Activities:
[1] Answer these questions about the file lock accounting thread below:
(a) How many CPUs did the reporter's system have?
(b) According to the thread, what happens to the regression when kmem accounting is disabled on the kernel command line?
(c) What pointer does attachment 301095 cache, and in which structure?
[2] From the file lock accounting thread below, please list every kernel function named in the curated perf-report entries for the patched kernel.

Reading passage:
· · · · ·

The commit 0f12156dff2862ac54235fc72703f18770769042 ("memcg: enable accounting for file lock caches") adds memcg accounting for file lock related caches, however it turned out to cause some performance regression [1] -- synthetic benchmark will-it-scale drops ~34% in performance. Therefore this accounting was reverted [1]. At the same time unaccounted file locks may be abused to evade memcg limits [2]. I'm filing this bug to resolve both the performance issue and missing accounting (or at least to collect and track available info). I ran the attached test script and I got the following data. kernel cgroup metric std rel improvement [%] k1 0 3.05892e+07 7812.89 -7.22589 k1 1 2.50059e+07 9194.39 -24.15951 k2 0 3.29717e+07 21999.1 0.00000 (baseline) k2 1 32943691 13125.1 -0.08495 The metric is taken directly from the will-it-scale lock1 report (higher is better). k2 = 5.18.0-2.g3352b92-default (openSUSE TW stable kernel) k1 = 5.18.0-202205261821.g76c743f-default (ditto with revert of 3754707bcc3) cgroup = 0 means the benchmark runs in root memcg cgroup = 1 means the benchmark runs in memcg of depth 1 (child of root) My system had 48 CPUs, the benchmark ran in 24 parallel instances (that's less parallelism than the kernel test robot's report [1], therefore my measured relative drop might be less pronounced). [1] https://lore.kernel.org/lkml/20210907150757.GE17617@xsang-OptiPlex-9020/ [2] https://github.com/kata-containers/kata-containers/issues/3373
Created attachment 301062 [details] flamegraph of baseline measurement, 5.18.0-2.g3352b92-default, cgroup=0
Created attachment 301063 [details] flamegraph of accounted measurement, 5.18.0-202205261821.g76c743f-default, cgroup=0 Some quick insights: - locks_alloc_lock is not inlined in proband (that's weird with just SLAB_ACCOUNT flag, it seems a different compiler version sneaked into my rebuild) - get_obj_cgroup_from_current -- adds ~2% of samples, some more time is unattributd to new functions - no obvious contention on global locks
Created attachment 301064 [details] the wrapper of will-it-scale test referret to in comment 0
(In reply to Michal Koutný from comment #2) > - locks_alloc_lock is not inlined in proband (that's weird with just > SLAB_ACCOUNT flag, it seems a different compiler version sneaked into my > rebuild) Fixed baseline with same compiler: k3 0 32307750 8484.23 0.00000 Disabling kmem accounting on kernel cmdline eliminates the regression as expected k1 0 nokmem 3.25532e+07 15937.9 0.75972 One more observation, the regression reported in comment 0 with cgroup=0 is caused by systemd transiently enabling the memory controller (hence unsealing memcg_kmem_enabled_key), in theory nokmem-like result should be achievable with patched kernel too. Curated perf-report entries with the patched kernel and 1-level memcg (overall locks_alloc_lock goes up +12%, cf -24% of regression): children self 4.97% 4.66% [kernel.vmlinux] [k] mod_objcg_state 3.58% 1.78% [kernel.vmlinux] [k] get_obj_cgroup_from_current 1.82% 1.54% [kernel.vmlinux] [k] obj_cgroup_charge 1.67% 1.52% [kernel.vmlinux] [k] refill_obj_stock
Created attachment 301095 [details] memcontrol: Cache objcg in task_struct Quick idea of caching the objcg pointer in task_struct in order to save its repeated evaluation. > k3 0 32307750 8484.23 0.00000 // baseline > k5 0 3.08505e+07 10538 -4.5105 // > acct+cache > k5 1 2.51642e+07 12502.2 -22.111 > k4 0 30653597 22081 -5.1200 // acct > k4 1 2.49577e+07 37243 -22.75000 The improvement is visible (above noise) but nothing spectacular. The crucial question (wrt this particular file lock cache), how much this regression manifests with real workloads (contemplation suggests it's amortized by many other operations).

· · · · ·

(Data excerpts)
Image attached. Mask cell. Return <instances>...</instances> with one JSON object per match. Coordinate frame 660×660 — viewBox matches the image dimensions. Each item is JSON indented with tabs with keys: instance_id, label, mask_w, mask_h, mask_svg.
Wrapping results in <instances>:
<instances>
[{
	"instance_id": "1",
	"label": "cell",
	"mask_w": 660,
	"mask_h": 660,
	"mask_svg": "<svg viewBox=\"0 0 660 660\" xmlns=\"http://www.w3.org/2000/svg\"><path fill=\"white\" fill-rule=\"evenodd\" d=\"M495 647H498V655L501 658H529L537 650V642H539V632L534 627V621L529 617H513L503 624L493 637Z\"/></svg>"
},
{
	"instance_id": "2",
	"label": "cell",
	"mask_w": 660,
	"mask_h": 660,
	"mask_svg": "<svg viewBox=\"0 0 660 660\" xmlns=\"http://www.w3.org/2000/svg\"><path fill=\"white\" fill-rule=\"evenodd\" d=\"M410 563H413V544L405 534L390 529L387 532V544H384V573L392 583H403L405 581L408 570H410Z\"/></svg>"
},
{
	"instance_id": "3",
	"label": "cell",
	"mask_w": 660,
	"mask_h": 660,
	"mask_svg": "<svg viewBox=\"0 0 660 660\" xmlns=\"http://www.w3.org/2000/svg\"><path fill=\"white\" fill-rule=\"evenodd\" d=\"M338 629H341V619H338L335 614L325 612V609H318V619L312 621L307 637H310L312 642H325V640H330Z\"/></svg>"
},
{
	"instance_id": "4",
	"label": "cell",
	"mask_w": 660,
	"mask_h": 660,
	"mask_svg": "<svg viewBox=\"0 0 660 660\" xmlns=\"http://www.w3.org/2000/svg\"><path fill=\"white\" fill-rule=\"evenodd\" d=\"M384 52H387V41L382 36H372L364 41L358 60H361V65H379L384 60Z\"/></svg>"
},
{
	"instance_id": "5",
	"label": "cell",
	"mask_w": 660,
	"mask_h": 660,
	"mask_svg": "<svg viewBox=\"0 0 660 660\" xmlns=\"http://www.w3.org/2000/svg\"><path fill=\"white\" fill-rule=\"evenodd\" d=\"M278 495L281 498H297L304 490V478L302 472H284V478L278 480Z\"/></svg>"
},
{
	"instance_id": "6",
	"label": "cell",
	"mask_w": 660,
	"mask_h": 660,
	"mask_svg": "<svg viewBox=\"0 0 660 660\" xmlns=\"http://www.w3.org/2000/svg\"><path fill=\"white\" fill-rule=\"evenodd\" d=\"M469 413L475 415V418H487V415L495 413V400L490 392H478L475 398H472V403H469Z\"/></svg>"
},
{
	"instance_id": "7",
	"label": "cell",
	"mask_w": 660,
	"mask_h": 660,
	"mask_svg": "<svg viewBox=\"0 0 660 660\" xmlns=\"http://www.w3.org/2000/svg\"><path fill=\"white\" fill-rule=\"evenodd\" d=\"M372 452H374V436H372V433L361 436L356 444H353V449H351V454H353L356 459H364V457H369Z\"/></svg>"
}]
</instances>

· · · · ·

Answers for the tasks:
[1]
(a) 48 CPUs.
(b) It eliminates the regression.
(c) The objcg pointer, cached in task_struct.

[2]
mod_objcg_state
get_obj_cgroup_from_current
obj_cgroup_charge
refill_obj_stock